> [Extract provided]
Each event you extract from the log dictionary is itself a dictionary. A call event has the following keys:
• ‘type’ corresponds to the type of event (“call” or “sms”)
• ‘src_number’ corresponds to the caller’s phone number
• ‘dst_number’ corresponds to the callee’s phone number
• ‘time’ corresponds to the time when this call was made (for example: “2018-01-02 01:07:10”)
• ‘duration’ corresponds to the call duration (in seconds)
• ‘src_loc’ corresponds to the caller’s location (longitude+latitude)
• ‘dst_loc’ corresponds to the callee’s location (longitude+latitude)
We have provided the first three lines of code in this method, to show you how to extract data from the dictionary and to give you an example of using the datetime module. You will need to familiarize yourselves with this module by reading the datetime documentation
As you go through the list of events and instantiate Call objects, you must also record these in the right Customer’s records. This must be done by using the Customer class API, so please consult it to find the methods for registering incoming or outgoing calls. You will implement some of these Customer methods in the next task so calling them now will have no effect, but put the calls in. As we discussed in lectures, in order to use an API, all you need to know is the interface, not the implementation.
Additionally, as you instantiate new events, every time a new month is detected for the current event you are processing (whether it’s a call or SMS!), you must advance all customers to a new month of contract. This is done using the new_month() function from the application.py module.
To help you understand this better, we define a few concepts which we will use in this assignment:
• Advancing to a new month is the action of moving to a new month of contract, which must be done for the purposes of billing. The new_month() function in this module advances the month for every customer for each of their phonelines, according to the respective contract types (remember that customers can have multiple phone lines each, and that each phone line can be under a different type of contract).
• Gap month is defined as a month with no activity for any customer (no calls or SMSs), despite there being activity in the month prior to the gap month, as well as in the month after the gap month.
We are making several simplifying assumptions, and enforcing them via preconditions in the code:
• The input data is guaranteed to be sorted chronologically. Therefore, advancing to a new month of contract can be safely done. For example, once you encounter an event from February 2019, you are guaranteed the next events you process cannot be from a month before February 2019.
• There is no gap month in the input data. This implies that for the timespan between the first event and the last event in the dataset, there is no month with zero activity from all customers. In other words, while one customer could have zero activity during a specific month X, there is at least one other customer who had some activity during that month. Therefore, according to the definition of advancing a month, customers with zero activity for a specific month will still get a Bill instance created. This bill will just have whatever baseline cost the corresponding contract specifies (more on this when we get to contracts in a later task).
Important: We are providing you with a find_customer_by_number() function. You must use it to figure out which customer a number belongs to. (Our autotesting depends on this, and you will lose marks if you don’t.)
Check your work: Write pytest tests to make sure your code so far works according to specifications. It is your responsibility to write good tests!
Task 2: Really recording call events
Your code from Task 1 has called some methods that are not yet implemented. In this task, you’ll write those methods, so that call information will be recorded inside objects created by the program.

> [Data for analysis]
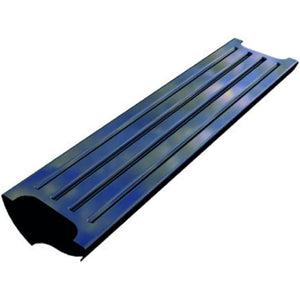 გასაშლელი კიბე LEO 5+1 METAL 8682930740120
...
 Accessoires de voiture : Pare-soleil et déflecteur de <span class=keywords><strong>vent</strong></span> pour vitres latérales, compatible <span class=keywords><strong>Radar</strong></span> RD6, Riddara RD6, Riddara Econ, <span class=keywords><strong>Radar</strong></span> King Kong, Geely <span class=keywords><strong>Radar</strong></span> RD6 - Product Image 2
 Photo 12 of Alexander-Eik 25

> [Your tasks]
- 1) For each statement below, say whether it agrees with the assignment text. Answer yes or no, and quote the deciding words of the text.
(a) The 'duration' key gives the call length in minutes.
(b) A gap month is a month with no calls or SMSs from any customer even though the months before and after it both have activity.
(c) A customer with no activity in a given month gets no Bill instance for that month.
- 2) Return word for word the passage of the assignment text that begins at the words "We are making" and stops after "before February 2019.".
- 3) Answer these questions from the assignment text.
(a) Which module provides the new_month() function?
(b) Which function must be used to find out which customer a number belongs to?
(c) What kind of tests are you told to write to check your work?

> [Expected outputs]
- 1)
(a) No: "corresponds to the call duration (in seconds)"
(b) Yes: "a month with no activity for any customer (no calls or SMSs), despite there being activity in the month prior to the gap month, as well as in the month after the gap month"
(c) No: "customers with zero activity for a specific month will still get a Bill instance created"

- 2)
We are making several simplifying assumptions, and enforcing them via preconditions in the code:
• The input data is guaranteed to be sorted chronologically. Therefore, advancing to a new month of contract can be safely done. For example, once you encounter an event from February 2019, you are guaranteed the next events you process cannot be from a month before February 2019.

- 3)
(a) application.py
(b) find_customer_by_number()
(c) pytest tests